Sonntag, 27. September 2015
Tag 5: Sepopa (BW) > Seronga (BW)
Bootsfahrt nach Seronga
Um 6:30 Uhr stehe ich auf. Mir geht es etwas besser, aber immer noch nicht gut. Ich habe immer noch kein Hunger. Zum Frühstück esse ich etwas Müsli und trinke mein mit Elektrolyten versetztes Wasser.
Heute geht es ins Okavango-Delta, eines der größten und tierreichsten Feuchtgebiete Afrikas. Das Okavango-Delta ist das Binnendelta des Okavango Flusses. Das Wasser versickert hier im Kalaharibecken bzw. verdunstet auch zu großen Teilen.
Mit zwei Speedbooten brechen wir gegen 8:30 Uhr auf. Morrison bleibt in Sepopa zurück, um den Truck auf Vordermann zu bringen. Nur PJ begleitet uns nach Seronga. Zum Glück ist ein Speedboot überdacht, so dass ich vor der Sonne geschützt sitzen kann. Knapp zwei Stunden fahren wir durch die unzähligen Kanäle des Okavango-Deltas, die links und rechts durch Schilfgras begrenzt sind. Der Fahrtwind ist angenehm kühl und wir sehen viele Vögel und Krokodile.
Nach zahlreichen, scharfen Links- und Rechtskurven habe ich die Orientierung verloren. Die Boote nehmen die nicht einsehbaren Kurven so eng, dass aus meiner Sicht eine Kollision unvermeidlich ist, sollte ein entgegenkommendes Boot die Kurve genauso eng nehmen. Zum Glück ist kaum Verkehr und alles geht gut.
Nachdem wir in Seronga angekommen sind, laden wir unser Gepäck auf einen Jeep. Mit Jeeps fahren wir etwa eine halbe Stunde bis zum Campingplatz "Jumbo Junction". Es ist für mich unvorstellbar: gerade eben sind wir noch auf dem Wasser gefahren, dessen Ufer im satten Grün standen. Doch wenige Meter von den Kanälen entfernt, ist alles staubtrocken.
Ich verstehe nicht, warum das Wasser zum Beispiel nicht für Ackerbau verwendet wird. So fahren wir durch einige trostlose, staubige Dörfer. Wir werden freundlich begrüßt. Viele Kinder winken uns zu, einige laufen uns sogar hinterher. Als wir das Camp erreichen, werden wir mit einem Lied empfangen. Was für eine Begrüßung!

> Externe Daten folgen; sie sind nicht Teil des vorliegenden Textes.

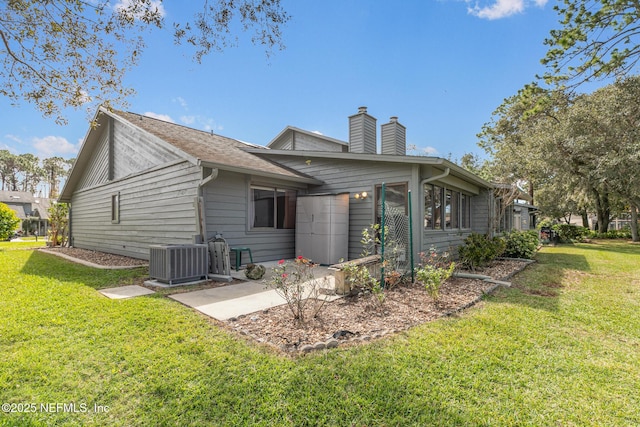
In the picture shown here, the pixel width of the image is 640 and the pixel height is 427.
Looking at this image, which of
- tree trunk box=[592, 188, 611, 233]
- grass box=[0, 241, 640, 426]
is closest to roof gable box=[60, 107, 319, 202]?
grass box=[0, 241, 640, 426]

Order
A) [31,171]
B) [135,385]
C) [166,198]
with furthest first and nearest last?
[31,171] < [166,198] < [135,385]

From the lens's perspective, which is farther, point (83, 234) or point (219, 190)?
point (83, 234)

Fahrt im Mokoro durch das Okavango-Delta
Das Camp liegt direkt am Wasser und es ist grün. Wir nutzen die auf dem Campingplatz vorhandenen Zelte, die mit Liegen ausgestattet sind. So blieb uns ein aufwändiger Zelttransport erspart. Auch hier kann ich die Ruhe eines Einzelzeltes genießen, da wir die einzigen Gäste in dem Camp sind.
Zu Mittag esse ich lediglich zwei Scheiben Toast. Von Hunger noch immer keine Spur. Ansonsten geht es mir eigentlich ganz gut. Den Nachmittag verbringen wir mit Kartenspielen und Dart.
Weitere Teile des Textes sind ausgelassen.